What concerns the All Blacks ahead of the World Cup is that crowds are going to influence referees. In the current environment, that can hardly be dismissed as fanciful.

Come the World Cup, what will happen? Maybe this: McCaw makes a strong run - he's booed. McCaw makes a good tackle - he's booed. McCaw pulls off the perfect turnover - he's booed. And then penalised.

It's not that anyone can pretend referees aren't being swayed by video footage and crowd reaction at the moment and if there is one guarantee about the World Cup, it's that anything and everything McCaw does at the tackled ball area will be considered cheating by virtually everyone outside New Zealand.

That's what happened at Twickenham, where the All Blacks will be hoping to play in the semifinal and final.

And it could be - really could be - that they play England in the final. Given what happened last weekend, they can only hope things are vastly different at the World Cup. The vile treatment of the skipper was only the tip of the iceberg. The coaching staff, who are forced to sit outside in the stand and next to their English counterparts, were subjected to verbal abuse throughout the game.


It's understood Prince Harry was one of many high-profile and corporate guests to sing a blaring rendition of England's adopted anthem, Swing Low, Sweet Chariot during the haka.

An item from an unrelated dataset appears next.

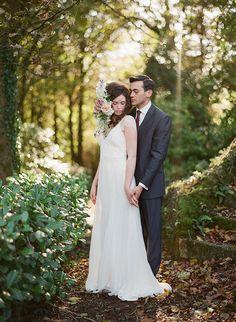 Irish Wedding Inspiration by Paula O'Hara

It's not culturally insensitive or offensive for a nation to respond to the haka in song, but Kiwis in the crowd will have sensed the fervour and hostility. The players and coaching staff are building a healthy respect for each other but some English fans are too intent on doing their bit to turn Twickenham into a fortress. The line is fine between intimidating and unpleasant and last weekend too many at Twickenham were on the wrong side of it.

That even includes the RFU executive whose sense of fair play and good sportsmanship was momentarily forgotten in the wake of defeat. At the official after-match function, RFU president Jon Dance is understood to have opened proceedings by saying: "I'm just going to come out and say what everyone is thinking, England deserved to win that game."

Hell hath no fury like a woman scorned. Hell hath no fury like a slightly bitter Twickenham crowd that can't quite come to terms with how England aren't winning.

Coaches to stay on the outer

World Cup authorities have confirmed coaching staff at the World Cup will continue to sit outside at Twickenham for the duration of the tournament.

In the Southern Hemisphere and at several major European grounds, coaching staff are given a separate, self-contained glassed box from where they can operate their laptop analysis and speak freely to each other and through communication systems to staff on the touchline.

But at Twickenham, the rival coaching teams sit next to each other where they can hear and see everything each other is doing and are exposed to any verbal abuse from the crowd around them.

Last weekend Steve Hansen and Stuart Lancaster sat on the outside of their seating allocation, meaning four individuals separated them.